My dad picked me up from junior high. I had spent the last week in volleyball tryouts. It was the day that you find out who made the team.
There was no A-team and B-team. Either you made it or you didn't. I didn't.
I had felt good about the week. Felt that I'd given my best and did okay.
I came to the car, trying to hold it together. When I saw him, though, the tears started.
We sat a brief moment and then he walked me back into the building, into the coach's office. He asked if the coach wouldn't mind telling us why I hadn't made it and what I might work on if I thought about trying out next year. He was clear, but kind in his words.
The drive home was quiet. I'm sure he held my hand. I was disappointed, embarrassed and just sad.
When we got back to our house we sat in the driveway for a long time. He shared with me something recent that he had been disappointed about at work. Something he had worked so hard on, but in the end someone else got credit for it. I remember the story.

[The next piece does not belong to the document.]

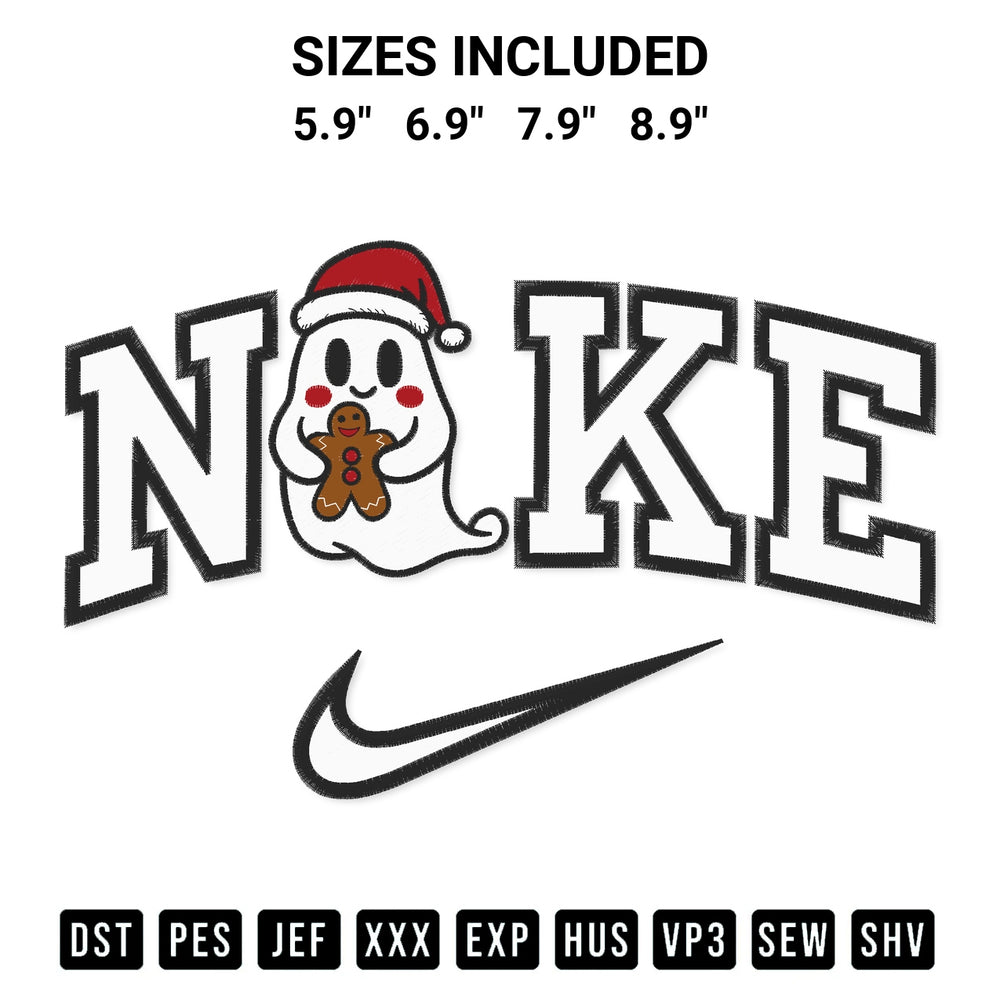Elevate your next project with our Ghost Gingerbread Santa X Nike Embroidery Design embroidery file. Shop high-quality digital patterns instantly at Designspacks.com. Available sizes: 5.9", 6.9", 7.9", 8.9".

He has a way. Not relating per se, but being in the pain. Just there. And in being vulnerable, sharing his sadness and disappointment. He's done this other times, like a couple months after we miscarried. Clint was traveling and I went to Michigan. My dad and I walked the pier and I sobbed. He held me and, again, told me a story.
I didn't try out again for volleyball. My brother, the athlete growing up, even offered to give me pointers (maybe that was if I wanted to try for basketball, of which he was a star :)). I don't think I had the follow through.
But, those moments with my dad, as hard as they were, are something. I don't know why I thought of this story the other day, but I did. I'm so thankful to have that memory, even though I never would have chosen it.